6.5. Operator Compiler¶

Operator compilers are used for compiling and optimizing operators, which may be part of a neural network or come from the code implemented in a domain-specific language (DSL). The compilation is the process of transforming the source code from one representation into another.

The objective of an operator compiler is to improve the execution performance of operators. An operator compiler accepts tensor computation logic described in dynamic languages (e.g., Python) as the input and outputs executable files on specific AI processors.

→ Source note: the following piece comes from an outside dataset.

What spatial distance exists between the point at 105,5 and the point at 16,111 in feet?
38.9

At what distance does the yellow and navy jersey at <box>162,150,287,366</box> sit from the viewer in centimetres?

6.5.1. Scheduling Strategy¶

An operator compiler abstracts the execution of statements in an operator implementation into “scheduling strategies”. Since an operator typically consists of multiple statements, the focus lies in determining the scheduling strategy for the statements within the operator. This strategy encompasses considerations such as the calculation order, data block movement, and other relevant factors.

If ignoring the specific processor architecture, for the best performance, we only need to load all input tensors to the computation core based on the computational logic of the operator and access the result from the core for storage. Computational logic refers to basic arithmetic operations (e.g., addition, subtraction, multiplication, and division) and other function expressions (e.g., convolution, transposition, and loss functions).

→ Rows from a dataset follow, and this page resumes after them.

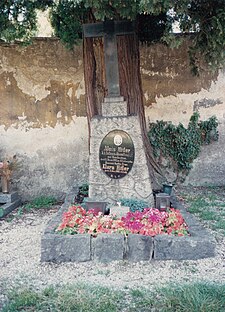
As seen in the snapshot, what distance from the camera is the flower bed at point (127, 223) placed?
154 inches

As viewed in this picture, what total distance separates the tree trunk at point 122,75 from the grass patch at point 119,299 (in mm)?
2945

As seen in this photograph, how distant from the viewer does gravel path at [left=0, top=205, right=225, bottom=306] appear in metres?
3.29

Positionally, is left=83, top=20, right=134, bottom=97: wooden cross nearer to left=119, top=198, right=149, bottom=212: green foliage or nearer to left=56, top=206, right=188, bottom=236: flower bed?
left=119, top=198, right=149, bottom=212: green foliage

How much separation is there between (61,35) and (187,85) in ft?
7.88

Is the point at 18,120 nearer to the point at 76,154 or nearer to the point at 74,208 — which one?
the point at 76,154

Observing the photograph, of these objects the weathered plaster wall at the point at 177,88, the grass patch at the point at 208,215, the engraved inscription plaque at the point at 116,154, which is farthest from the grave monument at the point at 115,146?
the weathered plaster wall at the point at 177,88

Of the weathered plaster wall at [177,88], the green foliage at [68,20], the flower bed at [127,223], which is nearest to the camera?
the flower bed at [127,223]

Modern computer memory hierarchy looks like a pyramid structure, as shown in Figure Fig. 6.5.1. As we move up the pyramid, the storage elements have a higher cost but a faster access time.

Fig. 6.5.1 Modern computer memoryhierarchy¶

Such hardware design leads to two basic types of locality:

(1) Temporal locality: the tendency to access the same memory location several times in quick succession. As such, accessing the same location in the L1 cache several times is more efficient than accessing different locations in the L1 cache several times.

(2) Spatial locality: the tendency to access nearby memory locations in quick succession. As such, accessing nearby locations in the L1 cache several times is more efficient than moving back and forth between the L1 cache and the main memory.

Both types of locality help improve system performance. Specifically, in order to improve the data access speed, data to be repeatedly processed can be placed in fixed nearby memory locations when possible.

For a serial computational task, it is also possible to decouple the data part from the logic part and generate a range of independent groups of data that can be executed in parallel, as shown in Figure Fig. 6.5.2.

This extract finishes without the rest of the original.